SUPPLIED MATERIAL:

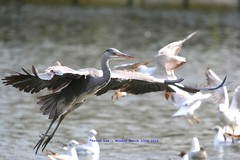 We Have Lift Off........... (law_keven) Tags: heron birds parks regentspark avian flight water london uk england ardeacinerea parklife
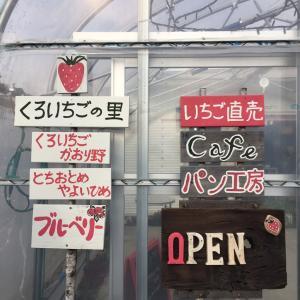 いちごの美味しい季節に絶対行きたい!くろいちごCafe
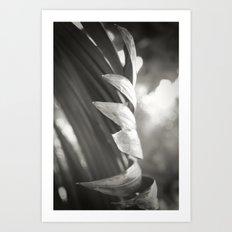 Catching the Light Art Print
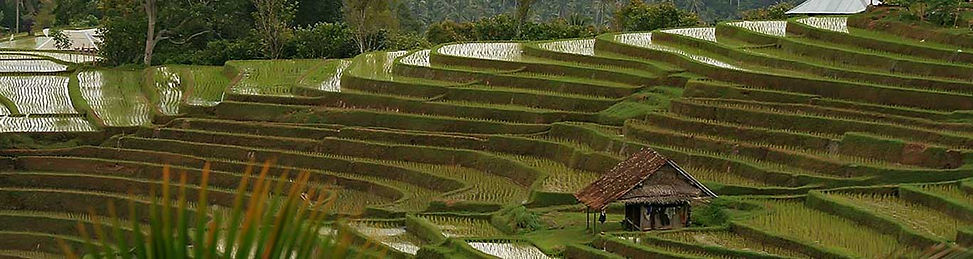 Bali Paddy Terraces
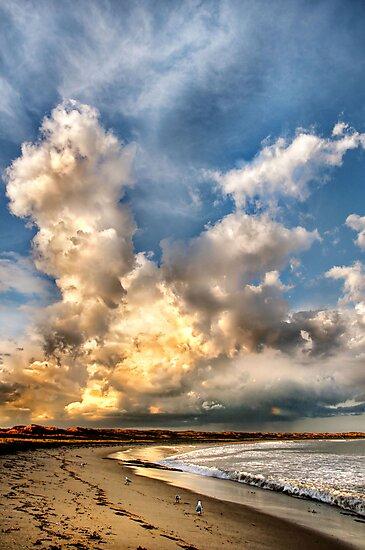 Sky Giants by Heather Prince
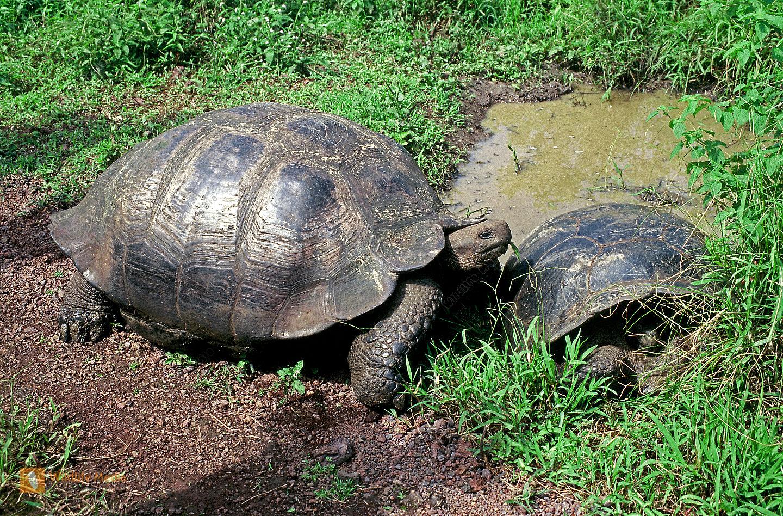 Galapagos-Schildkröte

WHAT TO PRODUCE:
Write out the whole listing exactly, with no pictures.

TASK RESULT:
 We Have Lift Off........... (law_keven) Tags: heron birds parks regentspark avian flight water london uk england ardeacinerea parklife
 いちごの美味しい季節に絶対行きたい!くろいちごCafe
 Catching the Light Art Print
 Bali Paddy Terraces
 Sky Giants by Heather Prince
 Galapagos-Schildkröte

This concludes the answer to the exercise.